Adapun hal-hal yang akan diatur pada Rancangan Peraturan Menteri tentang Pemanfaatan Teknologi Embedded Subscriber Identity Module oleh Penyelenggara Jaringan Bergerak Seluler dan Penyelenggara Jaringan Satelit adalah sebagai berikut: Sistem Provisioning e-SIM, Registrasi pelanggan, Profil e-SIM, dan Penomoran e-SIM.

Regulasi ini dirancang bisa dikatakan agak terlambat karena beberapa operator seluler tanah air sudah menawarkan e-SIM sejak beberapa tahun lalu seiring sejumlah smartphone sudah mendukung teknologi ini.

Pemain seperti Indosat Ooredoo Hutchinson, XL Axiata, Telkomsel, dan Smartfren sudah menawarkan kemudahan ini. Hasilnya, peminat masi terbatas karena ketersediaan perangkat di pasar.

Keunggulan
Keunggulan eSIM tidak memiliki bentuk fisik layaknya kartu SIM pada biasanya. eSIM terintegrasi sebagai modul dan terhubung langsung ke smartphone. Penggunanya cukup memindai kode batang (barcode) untuk dapat mengaktifkannya.

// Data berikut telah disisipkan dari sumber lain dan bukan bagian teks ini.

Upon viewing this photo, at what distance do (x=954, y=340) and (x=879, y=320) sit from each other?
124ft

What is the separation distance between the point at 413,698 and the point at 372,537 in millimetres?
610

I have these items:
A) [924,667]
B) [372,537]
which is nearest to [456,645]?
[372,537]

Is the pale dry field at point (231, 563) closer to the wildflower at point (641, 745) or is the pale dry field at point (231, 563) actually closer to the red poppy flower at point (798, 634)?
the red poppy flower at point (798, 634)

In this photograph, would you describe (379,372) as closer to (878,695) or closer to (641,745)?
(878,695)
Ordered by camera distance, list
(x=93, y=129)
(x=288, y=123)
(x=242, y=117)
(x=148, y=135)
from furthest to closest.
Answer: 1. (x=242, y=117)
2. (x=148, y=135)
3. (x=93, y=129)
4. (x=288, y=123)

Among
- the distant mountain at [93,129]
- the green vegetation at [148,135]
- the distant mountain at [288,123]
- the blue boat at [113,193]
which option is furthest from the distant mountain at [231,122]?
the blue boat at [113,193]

Dengan berbentuk modul yang terintegrasi dan melekat di dalam perangkat komunikasi, serta teknologi dan perangkat lunak yang dapat menyediakan profil operator dari jarak jauh tanpa harus menukar kartu fisik atau chip di dalam perangkat, teknologi e-SIM telah banyak diintegrasikan dalam berbagai perangkat yang ada saat ini, baik itu perangkat wearable dan M2M maupun IoT.

Dibandingkan dengan kartu SIM fisik, e-SIM menawarkan kapasitas yang jauh lebih besar.

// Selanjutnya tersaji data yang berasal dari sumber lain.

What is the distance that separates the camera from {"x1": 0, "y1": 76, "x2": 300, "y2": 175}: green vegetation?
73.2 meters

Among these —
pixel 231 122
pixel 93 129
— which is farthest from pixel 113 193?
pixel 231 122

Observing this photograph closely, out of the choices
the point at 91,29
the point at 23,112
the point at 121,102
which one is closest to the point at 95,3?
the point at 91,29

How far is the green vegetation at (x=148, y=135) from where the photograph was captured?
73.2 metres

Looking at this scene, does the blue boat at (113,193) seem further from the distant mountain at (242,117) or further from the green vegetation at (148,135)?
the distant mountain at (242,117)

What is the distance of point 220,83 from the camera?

e-SIM juga memiliki beberapa kekurangan, yaitu ketersediaannya yang masih terbatas dan kemungkinan adanya biaya tambahan terkait dengan penggunaannya. Selain itu, masalah kompatibilitas dan dukungan teknis juga menjadi pertimbangan.

Number Portability
e-SIM mungkin menjadi atraktif bagi para traveller yang berpergian ke luar negeri karena menawarkan kemudahan dan simplifikasi, tetapi jika penggunaannya untuk kebutuhan sehari-hari di dalam negeri, tentu ada sejumlah tantangan secara bisnis, terutama bagi operator seluler.

Harap diingat, Indonesia belum menjalankan number portability alias layanan yang memungkinkan pelanggan operator seluler pindah operator tanpa harus mengganti nomor.

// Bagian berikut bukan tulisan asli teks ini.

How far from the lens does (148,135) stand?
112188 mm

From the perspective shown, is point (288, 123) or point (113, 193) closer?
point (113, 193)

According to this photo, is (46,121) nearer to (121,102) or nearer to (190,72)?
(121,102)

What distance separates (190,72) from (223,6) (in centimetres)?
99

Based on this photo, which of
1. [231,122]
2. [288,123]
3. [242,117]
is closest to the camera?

Artinya, jika e-SIM menyasar pelanggan eksisting tentu ini tak akan menjadi pengungkit bagi operator.

Kecuali jika number portability dijalankan, ini akan menyenangkan bagi pelanggan tetapi neraka bagi operator dalam upaya mempertahankan pelanggan.

Pihak yang mendapat keuntungan maksimal tentunya vendor smartphone karena memiliki "perekat" dengan pelanggan yakni e-SIM.

Sementara dari sisi pelanggan akan timbul ketergantungan pada perangkat. Jika perangkat mengalami kerusakan atau hilang, informasi eSIM yang tertanam di dalamnya juga mungkin tidak dapat diakses, yang dapat menyulitkan pemulihan akses layanan seluler.

Selain itu dengan tidak adanya kartu SIM fisik, pengguna mungkin merasa kurang memiliki kontrol fisik terhadap informasi identifikasi mereka, yang bisa menjadi masalah keamanan bagi beberapa pelanggan.

Operator bisa dikatakan dalam posisi simalakama. Di satu sisi perlu berinvestasi dalam infrastruktur untuk mendukung teknologi eSIM, seperti sistem manajemen profil eSIM dan integrasi dengan jaringan mereka karena tuntutan jaman.

Karena itu operator mulai menyesuaikan strategi bisnis untuk mengakomodasi eSIM. Ini mungkin melibatkan penyesuaian paket layanan, penawaran tarif, dan strategi pemasaran baru untuk menarik pelanggan eSIM.

Di lain sisi, jika e-SIM menjelma sebagai teradopsinya number portability secara terselubung di tanah air, dipastikan operator menjadi pihak paling dirugikan.

Padahal penomoran menjadi satu bundel ketika lisensi modern diberikan regulator ke operator, termasuk pembayaran Pendapatan Negara Bukan Pajak (PNBP) untuk sumber daya alam terbatas itu.

Faktor ini tentu harus menjadi perhatian regulator, seandainya vendor smartphone menjadi "pemilik" nomor, akankah rela membayar PNBP layaknya operator?

Sementara tanpa portabilitas nomor, pengguna terbatas dalam memilih layanan operator seluler yang diinginkan serta dapat mengurangi persaingan di pasar, menghambat inovasi serta peningkatan layanan.

Di titik ini kita menyadari potensi e-SIM untuk merevolusi industri telekomunikasi sangatlah besar jika syarat ideal terpenuhi tentunya. Kalau tidak, nikmati saja sekadar aksesori!